A recycling bin at Waste Away.”
And then there’s a disposal bin, which has capacity of 400 liters.”
A recycling bin at Waste Away.
Chris Worsam with a recycling basket.
“Our system is small and compact,” says Worsamp.
“Each of the bins can hold about 2,000 liters of waste.”
Wersam says it’s also environmentally friendly, with the waste being recycled back into the environment.
“At the end of the day, we recycle about 10 per cent of the material that we process,” he adds.
“So if we could make this system 100 per cent recyclable, that would save us more than $3,000 a year.”
The company’s website states that its system is designed to reduce landfill waste by 70 per cent compared to conventional waste management.

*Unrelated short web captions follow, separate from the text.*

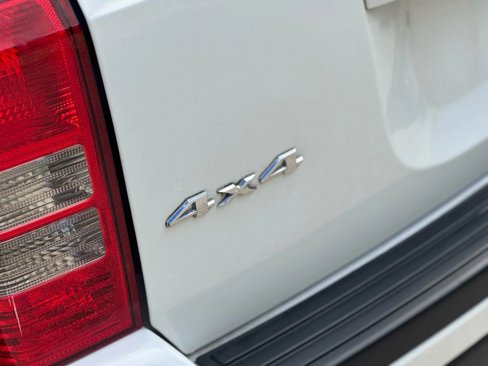 Used 2015 Jeep Patriot High Altitude image 11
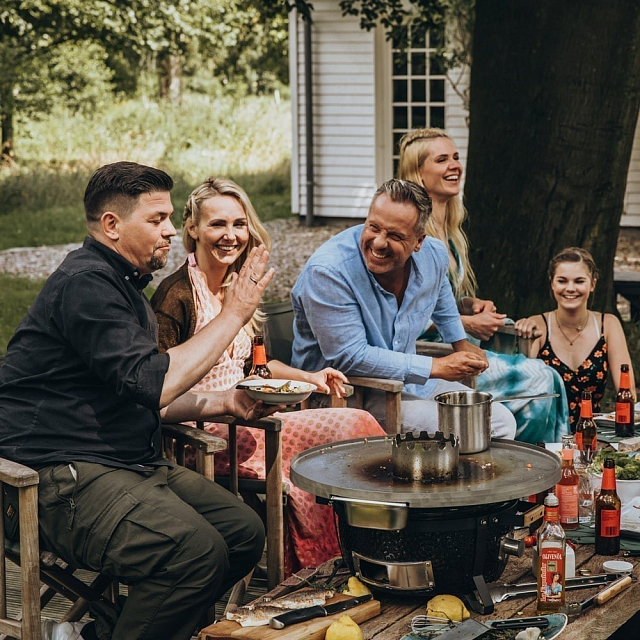 Керамический гриль Monolith ICON Black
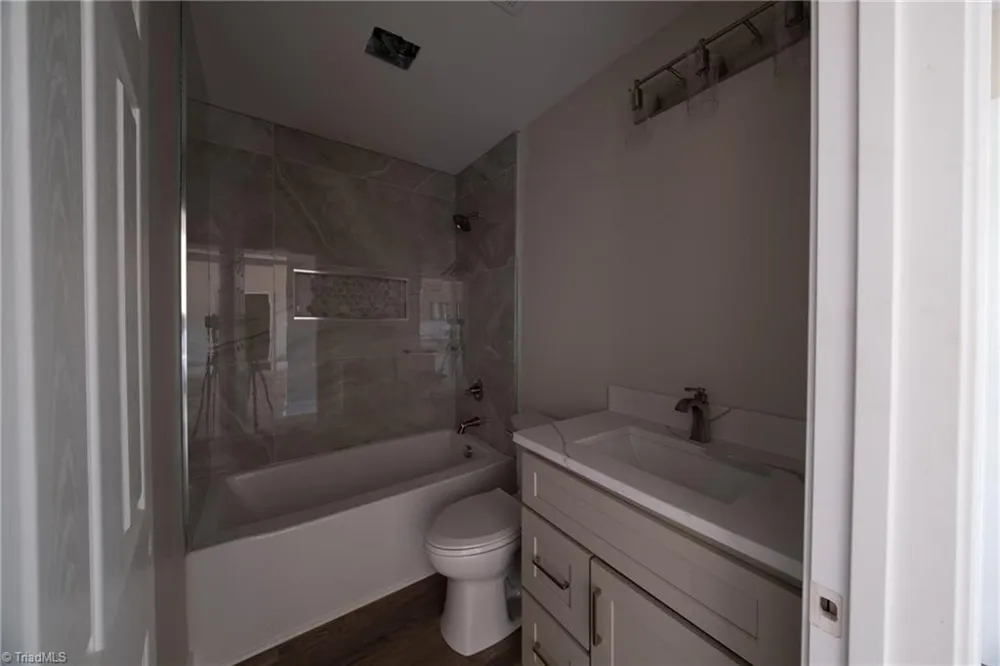 5705 MARSHALLGATE DRIVE Winston-Salem, NC 27105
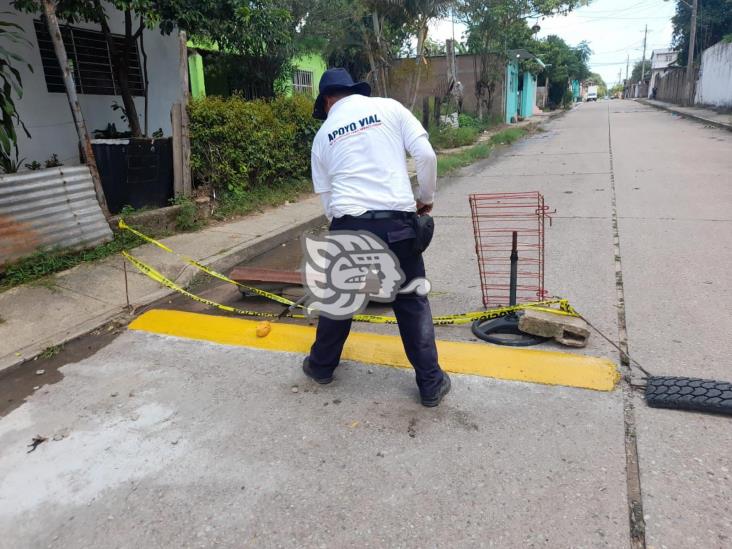 Realiza Tránsito del Estado rehabilitación de señales de vialidad en Cosoleacaque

“If you are interested in our waste management approach, we suggest that you take the free trial,” the site says.
“If you’ve already taken our free trial, there is no obligation to continue to our trial.”
Wormholes, wormhole machines, and more Wormhole technologyThe company has also developed a wormhole technology that it claims could reduce the waste that is thrown away each day in the United States by 50 per cent.
“When we use our wormhole system, the waste gets redirected through a worm hole, which takes about a minute to close,” Worsham says.
The system’s primary objective is to reduce the amount of waste thrown away.
“We’ve been testing this for the last three years, so we have the system in place that is really robust and works,” he continues.
Worham is confident that Waste Away will help the waste management industry grow in the future. “
Once we have that in place, we’ll be able to move to a worm machine.”
Worham is confident that Waste Away will help the waste management industry grow in the future.
“I think that’s going to be really important for the industry,” he predicts.
“Because right now, we’re at a tipping point, so it’s really important that we continue to grow the industry and take advantage of what’s going on right now.”
Want to get involved?
Woram hopes that the technology will make a difference to the future of waste management in the U.S.